§ Task to carry out: Using the listing below, report all lines holding the word "магазин".

Material for this task Block Start

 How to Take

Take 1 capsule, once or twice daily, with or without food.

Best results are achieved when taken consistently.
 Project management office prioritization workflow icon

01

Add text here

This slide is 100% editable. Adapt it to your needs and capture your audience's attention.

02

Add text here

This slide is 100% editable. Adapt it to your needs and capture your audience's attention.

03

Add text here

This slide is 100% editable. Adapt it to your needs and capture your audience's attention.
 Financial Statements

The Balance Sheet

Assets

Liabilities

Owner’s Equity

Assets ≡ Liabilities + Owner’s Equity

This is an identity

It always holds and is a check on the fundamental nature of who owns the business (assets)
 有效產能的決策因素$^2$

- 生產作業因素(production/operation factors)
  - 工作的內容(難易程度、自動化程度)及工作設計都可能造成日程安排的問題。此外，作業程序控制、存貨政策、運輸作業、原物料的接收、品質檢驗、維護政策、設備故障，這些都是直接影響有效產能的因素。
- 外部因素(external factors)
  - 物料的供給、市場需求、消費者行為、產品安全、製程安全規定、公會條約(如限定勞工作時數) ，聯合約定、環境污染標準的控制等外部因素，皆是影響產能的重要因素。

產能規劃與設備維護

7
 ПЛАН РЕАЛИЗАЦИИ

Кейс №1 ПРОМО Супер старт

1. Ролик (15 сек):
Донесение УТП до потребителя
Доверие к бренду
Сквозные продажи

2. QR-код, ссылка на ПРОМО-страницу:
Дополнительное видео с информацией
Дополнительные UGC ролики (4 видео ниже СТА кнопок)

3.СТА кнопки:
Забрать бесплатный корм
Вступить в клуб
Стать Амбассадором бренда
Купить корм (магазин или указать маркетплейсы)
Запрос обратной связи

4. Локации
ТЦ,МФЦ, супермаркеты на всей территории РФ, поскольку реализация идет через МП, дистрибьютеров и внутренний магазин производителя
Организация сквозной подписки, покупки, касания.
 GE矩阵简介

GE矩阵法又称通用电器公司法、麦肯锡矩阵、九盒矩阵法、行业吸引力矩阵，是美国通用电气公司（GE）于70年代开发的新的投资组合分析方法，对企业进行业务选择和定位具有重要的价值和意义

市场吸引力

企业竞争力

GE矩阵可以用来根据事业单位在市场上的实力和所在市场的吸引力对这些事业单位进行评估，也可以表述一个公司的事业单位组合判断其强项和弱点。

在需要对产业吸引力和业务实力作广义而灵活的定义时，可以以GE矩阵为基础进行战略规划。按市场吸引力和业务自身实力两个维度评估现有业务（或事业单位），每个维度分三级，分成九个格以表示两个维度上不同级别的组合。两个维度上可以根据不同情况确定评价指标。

Material for this task Block End

§ Response box:
Купить корм (магазин или указать маркетплейсы)
ТЦ,МФЦ, супермаркеты на всей территории РФ, поскольку реализация идет через МП, дистрибьютеров и внутренний магазин производителя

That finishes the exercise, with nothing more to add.